- [Work instructions]: Everything in the listing below must be reproduced exactly, apart from its images.

- [Dataset extract]:
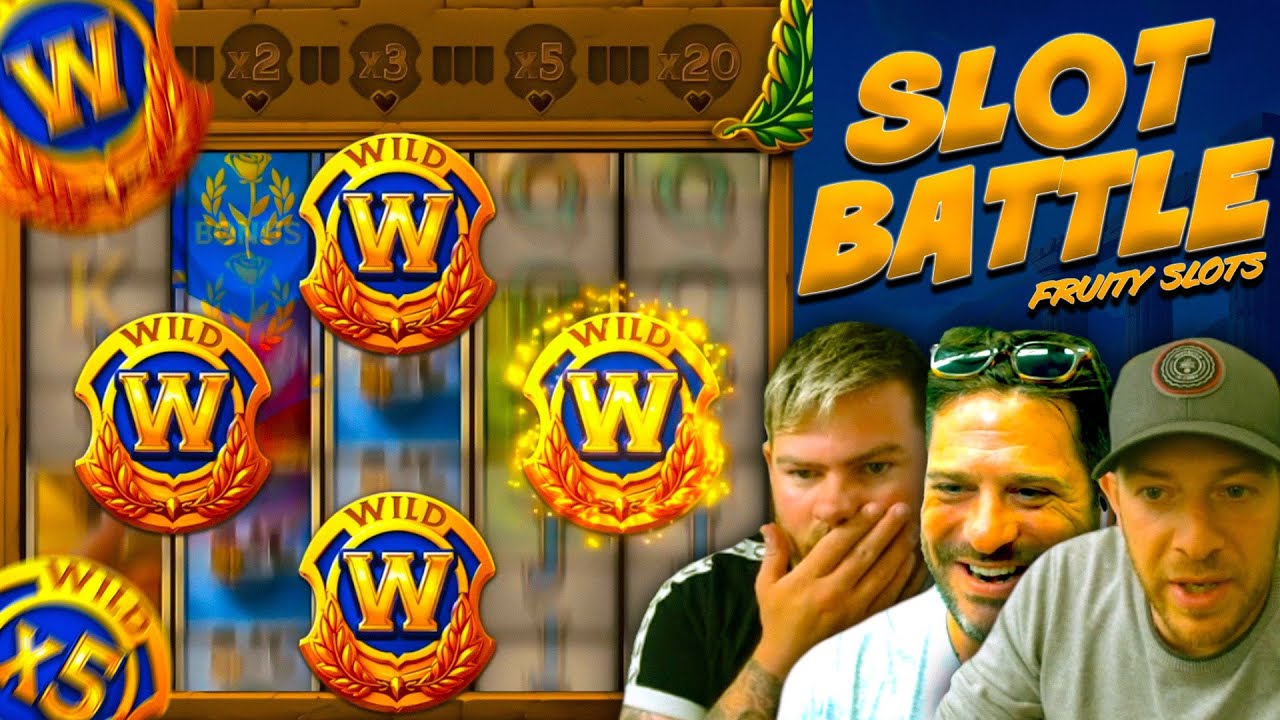 SLOT BATTLE SUNDAY!! New Online Slots 2024!! 🚨 Epic Record Win!!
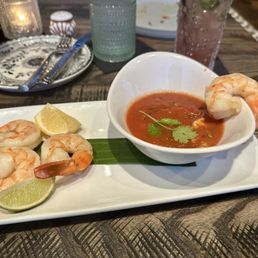 Shrimp Cocktail Shrimp Cocktail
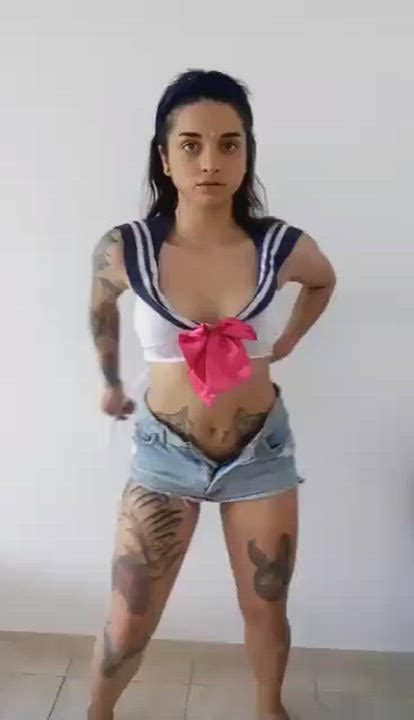 Hot Babe Stripping Her Clothes Full Video Link In Comment Scrolller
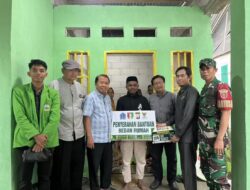 Dari Rumah Rapuh ke Harapan Baru, BAZNAS Bone Wujudkan Hunian Layak untuk Nelayan di Sibulue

- [Task solution]:
 SLOT BATTLE SUNDAY!! New Online Slots 2024!! 🚨 Epic Record Win!!
 Shrimp Cocktail Shrimp Cocktail
 Hot Babe Stripping Her Clothes Full Video Link In Comment Scrolller
 Dari Rumah Rapuh ke Harapan Baru, BAZNAS Bone Wujudkan Hunian Layak untuk Nelayan di Sibulue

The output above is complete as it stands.